Our microbiome includes germs that fight off other germs and so it’s good to conduct war exercises from time to time, meaning exposure to, or even taking in, new germs. It turns out then that “too much” of the clean can lead to weaker immune systems and allergies.

The potentials for sharing are tremendous, with studies discovering that we begin to pick up from the microbiomes of people with whom we live for an extended period, like our spouses (and longer-term partners). And yes, we can share microbiomes with our pets, with some limited research showing that children growing up with pets have fewer allergies.
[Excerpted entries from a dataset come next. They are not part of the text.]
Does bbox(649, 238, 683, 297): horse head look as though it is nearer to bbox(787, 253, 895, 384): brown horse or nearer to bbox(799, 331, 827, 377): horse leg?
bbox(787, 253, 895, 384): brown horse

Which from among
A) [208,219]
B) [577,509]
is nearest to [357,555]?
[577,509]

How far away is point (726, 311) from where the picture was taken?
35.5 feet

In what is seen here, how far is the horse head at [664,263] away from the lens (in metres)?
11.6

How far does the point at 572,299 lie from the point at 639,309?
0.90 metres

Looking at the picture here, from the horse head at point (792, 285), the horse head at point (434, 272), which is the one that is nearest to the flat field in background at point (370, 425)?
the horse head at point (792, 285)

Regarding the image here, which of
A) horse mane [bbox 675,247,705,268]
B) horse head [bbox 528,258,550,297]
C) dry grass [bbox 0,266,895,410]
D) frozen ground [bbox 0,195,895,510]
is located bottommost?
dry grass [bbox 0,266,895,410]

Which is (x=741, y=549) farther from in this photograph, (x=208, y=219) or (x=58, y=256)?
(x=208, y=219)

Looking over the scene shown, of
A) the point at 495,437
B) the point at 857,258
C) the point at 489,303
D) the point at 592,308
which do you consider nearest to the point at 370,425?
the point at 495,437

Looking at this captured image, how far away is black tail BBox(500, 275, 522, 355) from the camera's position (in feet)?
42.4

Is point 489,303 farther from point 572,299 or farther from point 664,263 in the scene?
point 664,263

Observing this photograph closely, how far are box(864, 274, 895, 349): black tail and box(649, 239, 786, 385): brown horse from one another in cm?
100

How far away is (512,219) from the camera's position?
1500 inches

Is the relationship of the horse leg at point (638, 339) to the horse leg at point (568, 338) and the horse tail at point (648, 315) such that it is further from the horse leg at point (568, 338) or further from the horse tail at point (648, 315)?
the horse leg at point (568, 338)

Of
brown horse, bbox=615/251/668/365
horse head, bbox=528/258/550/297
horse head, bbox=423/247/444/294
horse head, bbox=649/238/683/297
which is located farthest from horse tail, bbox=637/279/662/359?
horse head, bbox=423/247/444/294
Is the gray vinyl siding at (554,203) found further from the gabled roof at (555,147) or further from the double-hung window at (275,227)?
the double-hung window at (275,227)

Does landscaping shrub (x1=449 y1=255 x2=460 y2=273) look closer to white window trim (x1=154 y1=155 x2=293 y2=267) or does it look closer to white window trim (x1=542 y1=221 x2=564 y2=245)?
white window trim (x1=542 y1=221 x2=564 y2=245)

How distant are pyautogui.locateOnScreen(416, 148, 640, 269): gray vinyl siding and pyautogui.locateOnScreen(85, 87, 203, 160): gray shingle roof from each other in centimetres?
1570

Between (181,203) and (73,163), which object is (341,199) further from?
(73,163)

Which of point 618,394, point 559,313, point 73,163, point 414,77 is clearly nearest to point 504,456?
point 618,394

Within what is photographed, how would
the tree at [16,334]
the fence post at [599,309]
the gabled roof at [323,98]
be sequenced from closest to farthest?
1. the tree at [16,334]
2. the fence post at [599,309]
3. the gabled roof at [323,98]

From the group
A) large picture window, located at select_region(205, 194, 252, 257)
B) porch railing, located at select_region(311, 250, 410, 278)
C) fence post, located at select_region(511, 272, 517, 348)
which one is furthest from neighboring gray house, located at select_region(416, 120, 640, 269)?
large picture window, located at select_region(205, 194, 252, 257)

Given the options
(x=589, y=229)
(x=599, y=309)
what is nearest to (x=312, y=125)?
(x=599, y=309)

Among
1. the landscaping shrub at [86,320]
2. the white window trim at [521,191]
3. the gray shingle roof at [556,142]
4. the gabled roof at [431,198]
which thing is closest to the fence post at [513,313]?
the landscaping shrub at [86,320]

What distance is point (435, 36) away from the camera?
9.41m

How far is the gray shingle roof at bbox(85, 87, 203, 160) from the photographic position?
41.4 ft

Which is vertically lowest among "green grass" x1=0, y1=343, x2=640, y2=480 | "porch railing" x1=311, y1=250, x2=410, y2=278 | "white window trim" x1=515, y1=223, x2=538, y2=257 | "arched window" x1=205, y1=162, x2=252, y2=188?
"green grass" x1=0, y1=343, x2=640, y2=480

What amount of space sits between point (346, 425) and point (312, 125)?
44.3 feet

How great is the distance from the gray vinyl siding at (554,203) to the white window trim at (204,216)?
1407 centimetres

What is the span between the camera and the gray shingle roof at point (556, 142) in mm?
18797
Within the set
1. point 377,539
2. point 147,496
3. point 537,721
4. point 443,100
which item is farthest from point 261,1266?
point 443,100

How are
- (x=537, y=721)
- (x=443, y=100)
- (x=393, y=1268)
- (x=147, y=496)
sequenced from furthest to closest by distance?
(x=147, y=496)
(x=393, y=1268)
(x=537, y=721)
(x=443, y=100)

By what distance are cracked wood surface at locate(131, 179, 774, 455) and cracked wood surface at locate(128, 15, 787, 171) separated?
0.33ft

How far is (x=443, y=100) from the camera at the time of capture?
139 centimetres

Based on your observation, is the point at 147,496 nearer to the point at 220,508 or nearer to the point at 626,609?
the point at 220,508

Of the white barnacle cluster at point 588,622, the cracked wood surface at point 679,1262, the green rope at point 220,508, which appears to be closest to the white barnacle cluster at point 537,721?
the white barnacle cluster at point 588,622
But aren’t dogs and cats dirty? I’d worry more about dirty people (read: corrupt politicians) than the kids kissing the dog. I do set limits of course, such as if the dog has come into contact with something or some place really vile, like the toilets. The dogs also have their vaccinations, and are regularly dewormed because I don’t want the kids picking up parasites. Having said that, there’s research in Western countries looking into the use of other people’s fecal material to change one’s own microbiome, something still very experimental.

I also do take precautions when someone in the household has an infection but, by and large, we’re a family that hugs a lot, and beso (kiss) a lot, with humans and with our pets, which is very different from when I was growing up with a terribly germ-conscious mother who was uncomfortable even with light beso.

Let’s be mindful about dumi: toilets are madumi which can and should be cleaned up, while people, and dogs and cats, can have valuable dumi to share. Go now and hug your best friend (which can be your dog) as a way of saying, thank you for sharing your dirt, oops, your microbiome.